PROVIDED PASSAGE:
What are the alternatives if I can’t tolerate cow’s milk?

Nowadays, plant-based has become a popular trend, with many people opting for alternatives to cow’s milk such as almond milk, oat milk, soy milk and coconut milk. For people with lactose intolerance, plant-based milk can be a great substitute, especially in regions like Asia and Africa where lactose malabsorption is common, resulting in symptoms like bloating, abdominal pain and diarrhea after consuming lactose-containing food. 

However, it is important to consider, can plant-based milk truly replace cow’s milk?

Cow's milk

Cow’s milk is a nutrient rich beverage. It is a good source of calcium, protein, vitamin D, vitamin B12 and other minerals like phosphorus and potassium, making it an essential food for strong bones. A 250ml glass of cow’s milk contains around 150 kcal, 8g of protein, 12g of carbohydrates and 9g of fats.

Soy milk

Soy milk is a great alternative to cow’s milk and it’s made from soybean and water. It is a good source of protein, with a glass containing 90kcal, 8g protein, 4g of carbs, and 4g of fats. Soy milk is a good choice for those managing weight, as it has lower energy and fat content compared to cow’s milk. However, it contains less calcium, so it is important to supplement it with other high calcium foods.

Spatial grounding data
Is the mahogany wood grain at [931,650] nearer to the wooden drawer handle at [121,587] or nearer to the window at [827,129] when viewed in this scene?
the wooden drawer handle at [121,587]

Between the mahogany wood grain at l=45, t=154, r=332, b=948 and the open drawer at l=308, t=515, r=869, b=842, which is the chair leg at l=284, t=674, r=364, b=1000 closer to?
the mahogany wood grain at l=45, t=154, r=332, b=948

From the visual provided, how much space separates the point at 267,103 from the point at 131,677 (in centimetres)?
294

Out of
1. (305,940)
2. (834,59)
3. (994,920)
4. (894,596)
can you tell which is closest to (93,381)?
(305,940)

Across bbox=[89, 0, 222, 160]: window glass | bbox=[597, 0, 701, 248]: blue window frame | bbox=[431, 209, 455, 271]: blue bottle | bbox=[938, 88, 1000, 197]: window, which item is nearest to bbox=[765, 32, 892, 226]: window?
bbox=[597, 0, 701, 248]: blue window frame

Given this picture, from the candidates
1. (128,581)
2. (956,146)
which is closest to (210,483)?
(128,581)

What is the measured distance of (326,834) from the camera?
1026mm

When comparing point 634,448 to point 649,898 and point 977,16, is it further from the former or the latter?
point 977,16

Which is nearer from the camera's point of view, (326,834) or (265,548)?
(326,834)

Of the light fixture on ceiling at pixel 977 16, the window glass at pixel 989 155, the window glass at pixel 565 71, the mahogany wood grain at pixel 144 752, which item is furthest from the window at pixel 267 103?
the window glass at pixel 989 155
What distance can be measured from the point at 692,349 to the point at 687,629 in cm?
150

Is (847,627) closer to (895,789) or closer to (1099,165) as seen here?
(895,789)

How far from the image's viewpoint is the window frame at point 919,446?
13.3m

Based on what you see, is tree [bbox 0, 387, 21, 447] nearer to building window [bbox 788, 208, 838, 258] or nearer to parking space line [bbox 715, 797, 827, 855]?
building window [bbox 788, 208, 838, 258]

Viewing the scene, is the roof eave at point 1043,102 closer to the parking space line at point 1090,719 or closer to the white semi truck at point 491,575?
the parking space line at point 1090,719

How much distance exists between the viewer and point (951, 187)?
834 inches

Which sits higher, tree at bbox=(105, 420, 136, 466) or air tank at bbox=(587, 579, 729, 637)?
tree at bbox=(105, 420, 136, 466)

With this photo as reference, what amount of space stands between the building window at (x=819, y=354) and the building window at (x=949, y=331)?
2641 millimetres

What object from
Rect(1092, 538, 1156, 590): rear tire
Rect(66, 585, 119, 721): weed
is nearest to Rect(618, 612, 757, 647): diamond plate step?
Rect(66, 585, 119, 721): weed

PROBLEM DETAILS: Rewrite the milk alternatives text from "Cow’s milk is" up to and including "high calcium foods.", replacing "beverage" with "drink".

WRITTEN ANSWER:
Cow’s milk is a nutrient rich drink. It is a good source of calcium, protein, vitamin D, vitamin B12 and other minerals like phosphorus and potassium, making it an essential food for strong bones. A 250ml glass of cow’s milk contains around 150 kcal, 8g of protein, 12g of carbohydrates and 9g of fats.

Soy milk

Soy milk is a great alternative to cow’s milk and it’s made from soybean and water. It is a good source of protein, with a glass containing 90kcal, 8g protein, 4g of carbs, and 4g of fats. Soy milk is a good choice for those managing weight, as it has lower energy and fat content compared to cow’s milk. However, it contains less calcium, so it is important to supplement it with other high calcium foods.